GIVEN INSTRUCTION
Copy the entries again, from the line that has "Looking at the" through the last line of the entries, keeping each line as it is. In the answers only, add -40 to every number, both the point coordinates and the distance.

━━━

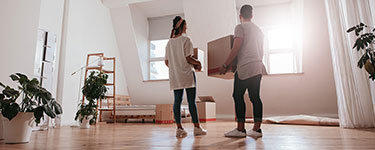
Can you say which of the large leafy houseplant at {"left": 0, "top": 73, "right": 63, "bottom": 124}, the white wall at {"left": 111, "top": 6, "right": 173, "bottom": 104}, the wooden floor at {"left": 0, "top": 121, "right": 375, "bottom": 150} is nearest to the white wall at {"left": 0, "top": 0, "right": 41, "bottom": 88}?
the large leafy houseplant at {"left": 0, "top": 73, "right": 63, "bottom": 124}

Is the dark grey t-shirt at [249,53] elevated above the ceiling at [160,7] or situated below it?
below

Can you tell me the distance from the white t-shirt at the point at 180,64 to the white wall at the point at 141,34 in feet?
11.4

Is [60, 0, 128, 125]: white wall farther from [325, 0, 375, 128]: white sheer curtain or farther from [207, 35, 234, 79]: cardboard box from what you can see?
[325, 0, 375, 128]: white sheer curtain

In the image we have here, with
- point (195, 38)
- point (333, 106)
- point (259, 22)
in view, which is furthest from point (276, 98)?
point (195, 38)

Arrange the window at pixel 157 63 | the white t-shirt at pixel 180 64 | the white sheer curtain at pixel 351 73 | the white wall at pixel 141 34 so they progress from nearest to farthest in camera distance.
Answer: the white t-shirt at pixel 180 64 → the white sheer curtain at pixel 351 73 → the white wall at pixel 141 34 → the window at pixel 157 63

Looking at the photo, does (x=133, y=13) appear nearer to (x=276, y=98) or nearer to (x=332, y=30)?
(x=276, y=98)

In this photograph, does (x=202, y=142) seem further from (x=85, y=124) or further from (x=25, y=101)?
(x=85, y=124)

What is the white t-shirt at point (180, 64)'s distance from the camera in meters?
2.10

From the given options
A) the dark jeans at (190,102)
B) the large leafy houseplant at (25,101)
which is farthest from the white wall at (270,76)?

━━━

TASK ANSWER
Looking at the photo, does (x=133, y=13) appear nearer to (x=276, y=98) or nearer to (x=332, y=30)?
(x=236, y=58)

In this photograph, does (x=202, y=142) seem further from (x=85, y=124) or further from (x=25, y=101)?
(x=45, y=84)

What is the white t-shirt at point (180, 64)'s distance from the camera in meters?
-37.90

From the given options
A) the dark jeans at (190,102)
B) the large leafy houseplant at (25,101)
which is farthest from the white wall at (270,76)?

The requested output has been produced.